Egypt’s rulers allowed EU High Representative for Foreign Affairs and Security Policy Catherine Ashton to meet deposed Egyptian president Mohamed Morsi, the first time an outsider has been given access to him since the army overthrew him and jailed him a month ago. Ashton said she found him in good health.
She revealed little about her two-hour conversation with the deposed Islamist leader after she was taken to an undisclosed location to visit him.
“I’ve tried to make sure that his family know he is well,” said Ashton, who has emerged as one of the only figures accepted by both sides as a potential mediator in a conflict that has plunged the most populous Arab state into violent confrontation.
Ashton said Morsi had access to television and was informed about the situation in the country. Nearly 300 people have been killed in violence since he was removed on July 3.
Ashton said she had made meeting Morsi a condition of her offer to visit Egypt, where she also met with the general who removed him and other top leaders.
“I said I wouldn’t come unless I could see him [Morsi],” she said.
Media have speculated about why the military-backed rulers would have allowed her to meet the ousted leader, who had been kept incommunicado for a month. She denied that she carried an offer to Morsi of “safe exit” if he were to renounce his claim to the presidency.
She also said she did not know where she was when she met him.
“I saw where he was. I don’t know where he is, but I saw the facilities he has,” Ashton said.
Earlier, Ashton’s spokeswoman Maja Kocijancic said on Twitter that Ashton had held two hours of “in-depth” discussions with the ousted leader.
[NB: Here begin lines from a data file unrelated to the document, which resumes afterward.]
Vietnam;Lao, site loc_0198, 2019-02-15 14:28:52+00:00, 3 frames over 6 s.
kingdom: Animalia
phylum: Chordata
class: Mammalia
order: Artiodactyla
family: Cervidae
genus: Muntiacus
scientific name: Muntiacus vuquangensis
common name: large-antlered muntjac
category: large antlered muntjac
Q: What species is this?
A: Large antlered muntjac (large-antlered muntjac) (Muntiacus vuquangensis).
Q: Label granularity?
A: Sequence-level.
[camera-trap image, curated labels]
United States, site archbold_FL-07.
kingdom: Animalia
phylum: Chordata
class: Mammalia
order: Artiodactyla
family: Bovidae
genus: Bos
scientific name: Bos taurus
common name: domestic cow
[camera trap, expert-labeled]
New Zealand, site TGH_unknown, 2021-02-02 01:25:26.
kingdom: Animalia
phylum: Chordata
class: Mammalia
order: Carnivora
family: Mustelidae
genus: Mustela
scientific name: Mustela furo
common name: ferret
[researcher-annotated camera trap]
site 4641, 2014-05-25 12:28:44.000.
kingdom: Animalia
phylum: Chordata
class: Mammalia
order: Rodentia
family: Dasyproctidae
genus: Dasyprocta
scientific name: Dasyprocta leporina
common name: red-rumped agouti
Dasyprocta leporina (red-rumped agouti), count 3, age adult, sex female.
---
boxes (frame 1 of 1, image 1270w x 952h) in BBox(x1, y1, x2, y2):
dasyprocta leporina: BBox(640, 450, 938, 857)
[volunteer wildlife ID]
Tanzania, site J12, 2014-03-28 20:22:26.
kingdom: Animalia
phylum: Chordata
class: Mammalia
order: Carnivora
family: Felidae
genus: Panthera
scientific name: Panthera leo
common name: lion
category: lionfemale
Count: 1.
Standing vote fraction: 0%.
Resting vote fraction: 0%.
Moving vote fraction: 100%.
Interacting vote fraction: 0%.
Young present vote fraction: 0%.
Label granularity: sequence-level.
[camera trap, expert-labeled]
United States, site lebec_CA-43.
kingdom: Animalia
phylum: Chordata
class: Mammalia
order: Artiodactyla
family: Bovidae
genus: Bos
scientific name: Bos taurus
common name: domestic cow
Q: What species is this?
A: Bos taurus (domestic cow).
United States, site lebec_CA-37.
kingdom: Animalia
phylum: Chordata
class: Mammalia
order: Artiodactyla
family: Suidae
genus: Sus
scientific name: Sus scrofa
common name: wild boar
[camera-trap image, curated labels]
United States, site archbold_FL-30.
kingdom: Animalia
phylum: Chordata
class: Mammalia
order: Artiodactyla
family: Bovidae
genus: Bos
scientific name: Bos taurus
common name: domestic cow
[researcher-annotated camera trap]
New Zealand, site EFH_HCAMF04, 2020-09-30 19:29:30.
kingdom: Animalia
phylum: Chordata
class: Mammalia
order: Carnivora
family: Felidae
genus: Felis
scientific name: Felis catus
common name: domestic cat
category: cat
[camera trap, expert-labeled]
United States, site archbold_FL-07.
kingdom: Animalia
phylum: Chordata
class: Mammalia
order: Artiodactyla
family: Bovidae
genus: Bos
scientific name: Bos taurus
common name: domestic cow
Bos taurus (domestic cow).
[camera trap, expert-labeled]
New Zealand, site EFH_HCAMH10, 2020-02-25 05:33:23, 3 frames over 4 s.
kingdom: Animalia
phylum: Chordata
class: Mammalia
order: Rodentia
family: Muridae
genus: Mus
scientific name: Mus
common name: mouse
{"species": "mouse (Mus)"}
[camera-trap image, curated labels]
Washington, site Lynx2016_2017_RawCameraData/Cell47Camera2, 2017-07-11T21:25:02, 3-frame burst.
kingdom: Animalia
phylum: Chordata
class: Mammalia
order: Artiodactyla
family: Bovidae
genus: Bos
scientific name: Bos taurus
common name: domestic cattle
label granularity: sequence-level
Egypt’s authorities say Morsi is being investigated for charges including murder, stemming from a 2011 jailbreak when he escaped detention during protests against former Egyptian president Hosni Mubarak.
Ashton, Europe’s top diplomat, has been shuttling between Egypt’s rulers and the Muslim Brotherhood to try to pull the country back from more bloodshed as one of the only outsiders that is accepted by both sides as a potential mediator.
Foreign countries are urging the military-backed rulers to reach a compromise with Morsi’s Brotherhood to bring the country back from the brink of further bloodshed. Eighty Brotherhood supporters were gunned down on Saturday.
The government has ordered the Brotherhood to abandon a vigil it has maintained with thousands of supporters camping out to demand Morsi’s return. The Brotherhood says it will not leave the streets unless Morsi is restored.
The violence has raised global anxiety that the army may try to crush the Brotherhood, a movement which emerged from decades in the shadows to win power in elections after Egypt’s 2011 Arab Spring uprising against Mubarak.